[Reading passage — start]

What if France won the Franco-Prussian War? (1870-1925)

This is an expanded version of my earlier post, please feel free to comment!

In this alternate scenario, Bismarck must retire during 1870 due to ill health. This isn’t that far fetched- his quasi-depression at seeing what he thought was a Prussian humiliation caused significant ill health. Thus, the Austro-Prussian war still happens as normal in 1866, resulting in the formation of the North German Confederation.

Thus, when the Prussians attempt to put a Prussian on the throne of Spain, the Prussians withdraw, as in our timeline.

However, the French were pushing for a full royal sanction from the withdrawal. Although without the advice of Bismarck the Prussian position is likely to weaken, it is unlikely that the Prussian would have accepted the demand. King Wilhelm would have likely given the same or similar response at Ems. What changes, though, is how it is presented. Bismarck isn’t there to edit the Ems telegram to redress what he saw as a Prussian humiliation. Thus, what the French saw as Wilhelm brushing off their ambassador never leaks and the French government does not see it in such serious terms. Whilst significant tensions still exist over the Prussian refusal to give a royal guarantee that they will never attempted to put a Hohenzollern of the throne of Spain, the main casus belli on 1870, the Prussian insult to French honour, never occurs. It is unlikely to precipitate into war.

[Reading passage — finish]

- _Questions on the material_
[A] From the Franco-Prussian War post, return the passage between "This is an expanded" and "North German Confederation.", inclusive.
[B] List each distinct year named in the Franco-Prussian War post, once apiece, in the order they first appear.

[Record extracts — start]

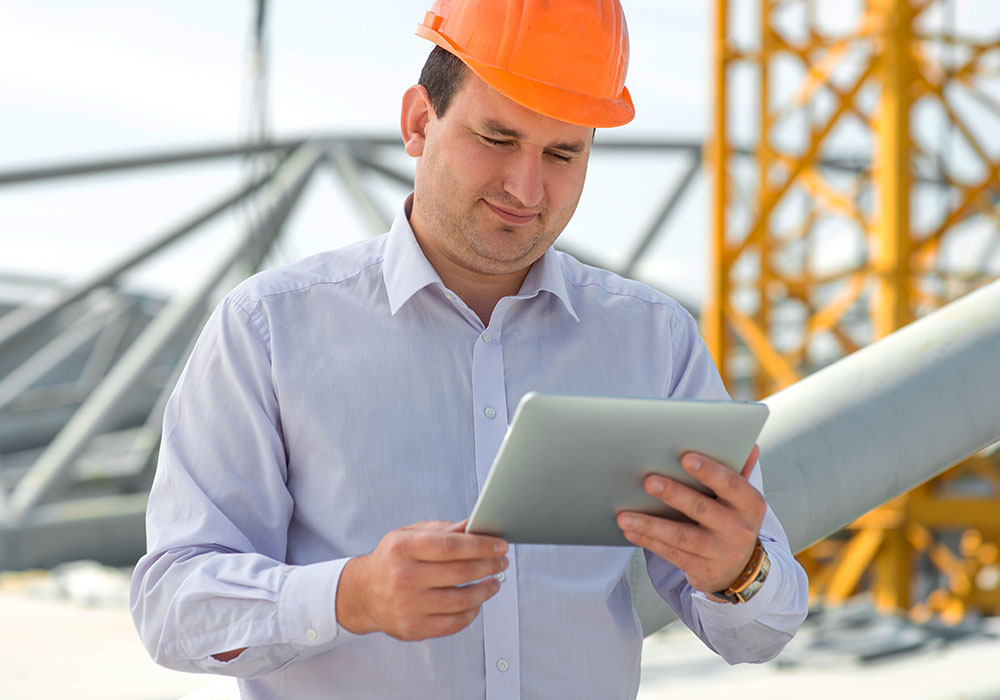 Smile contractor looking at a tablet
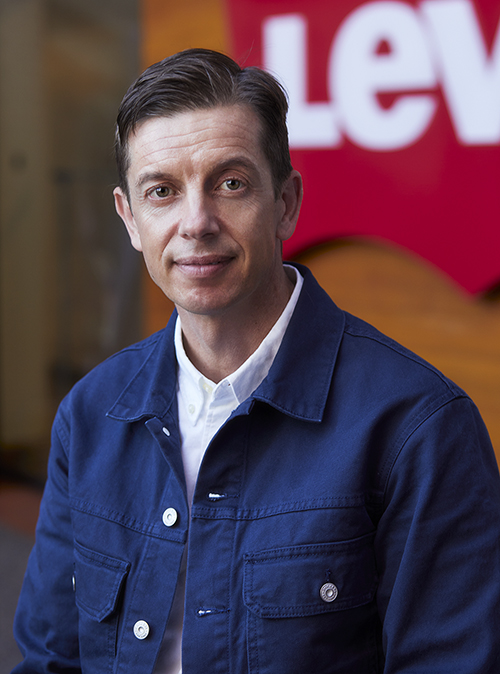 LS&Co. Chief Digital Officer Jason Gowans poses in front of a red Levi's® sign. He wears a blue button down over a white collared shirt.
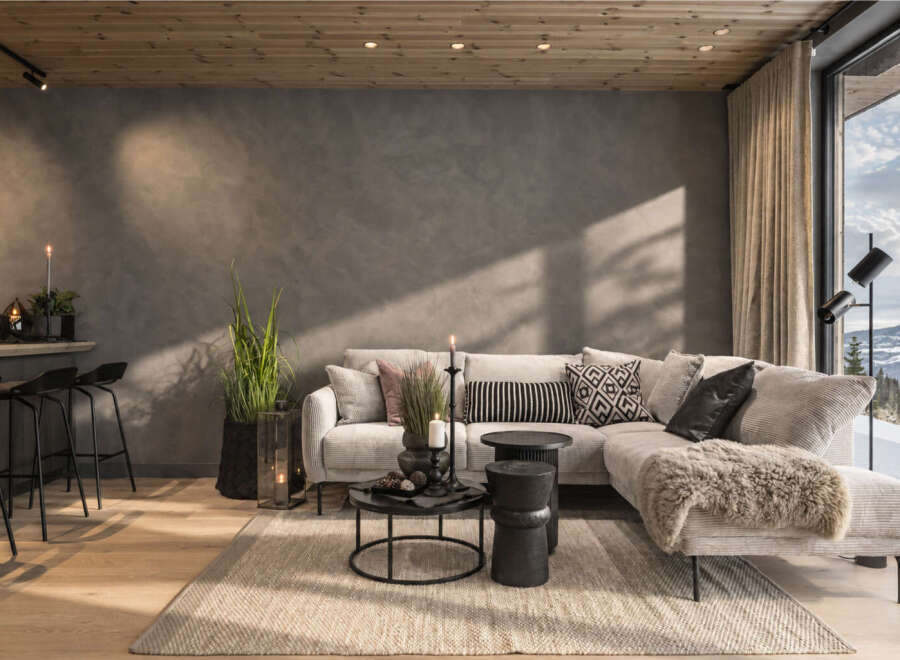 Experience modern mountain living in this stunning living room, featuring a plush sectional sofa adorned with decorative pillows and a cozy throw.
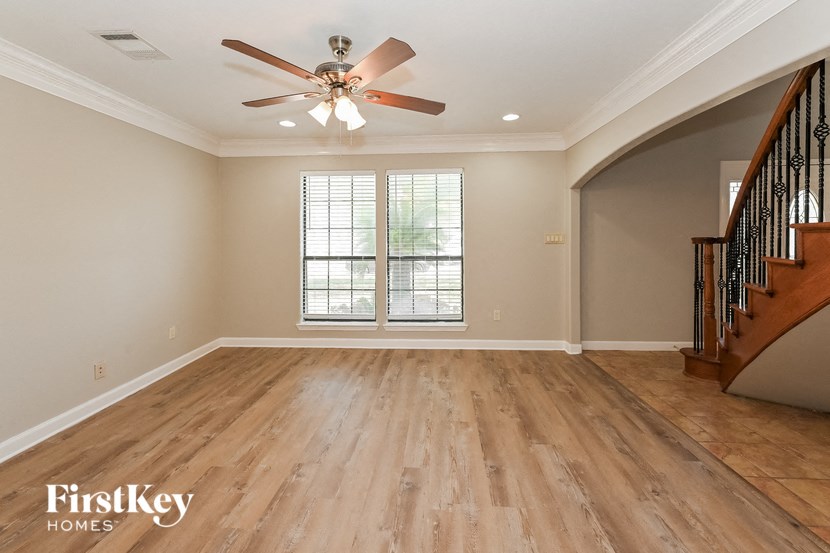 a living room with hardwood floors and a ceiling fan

[Record extracts — finish]
[Record extracts — start]

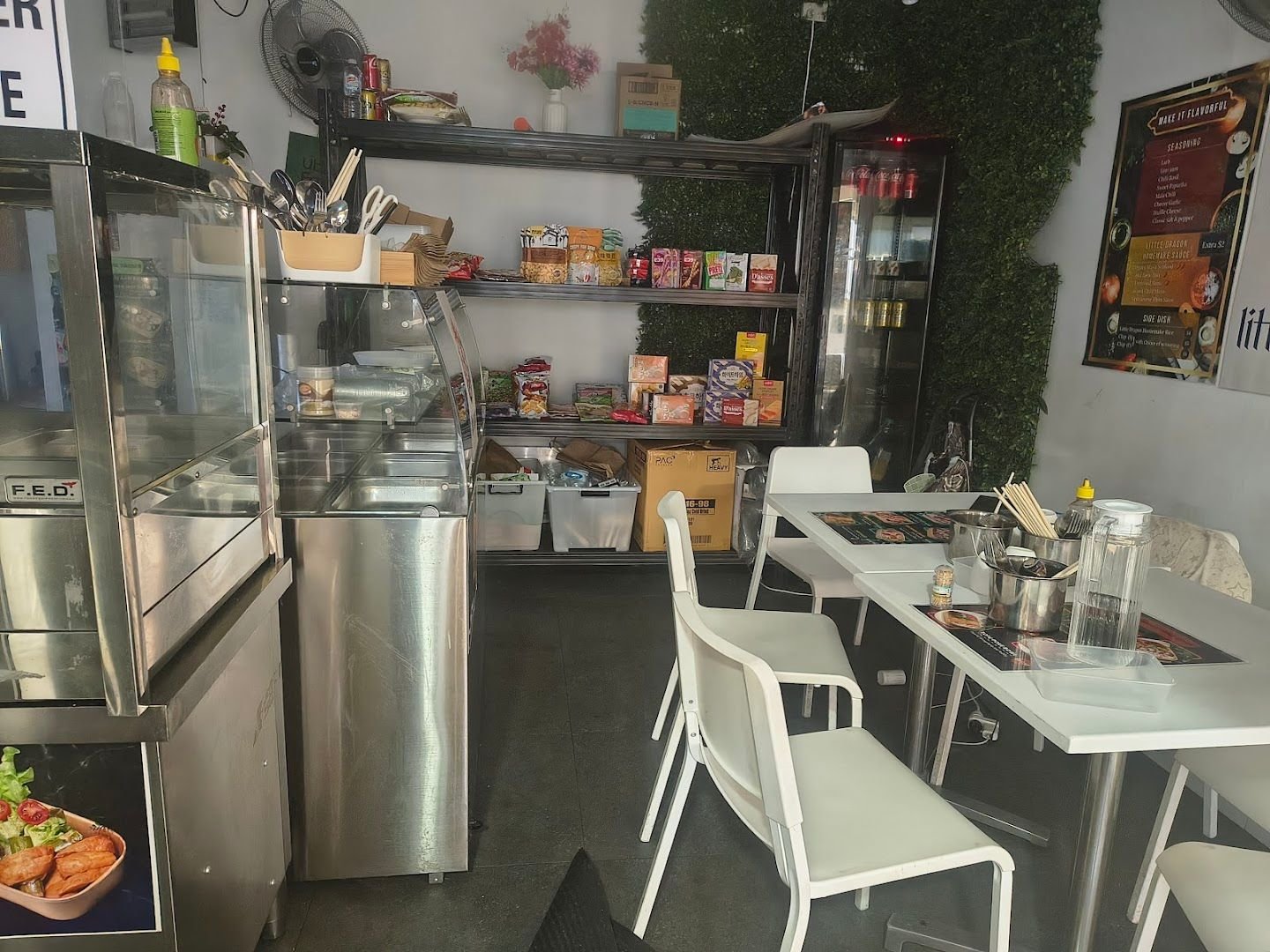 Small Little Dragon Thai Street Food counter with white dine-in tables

[Record extracts — finish]

- _Completed exercise_
[A]
This is an expanded version of my earlier post, please feel free to comment!

In this alternate scenario, Bismarck must retire during 1870 due to ill health. This isn’t that far fetched- his quasi-depression at seeing what he thought was a Prussian humiliation caused significant ill health. Thus, the Austro-Prussian war still happens as normal in 1866, resulting in the formation of the North German Confederation.

[B]
1870
1925
1866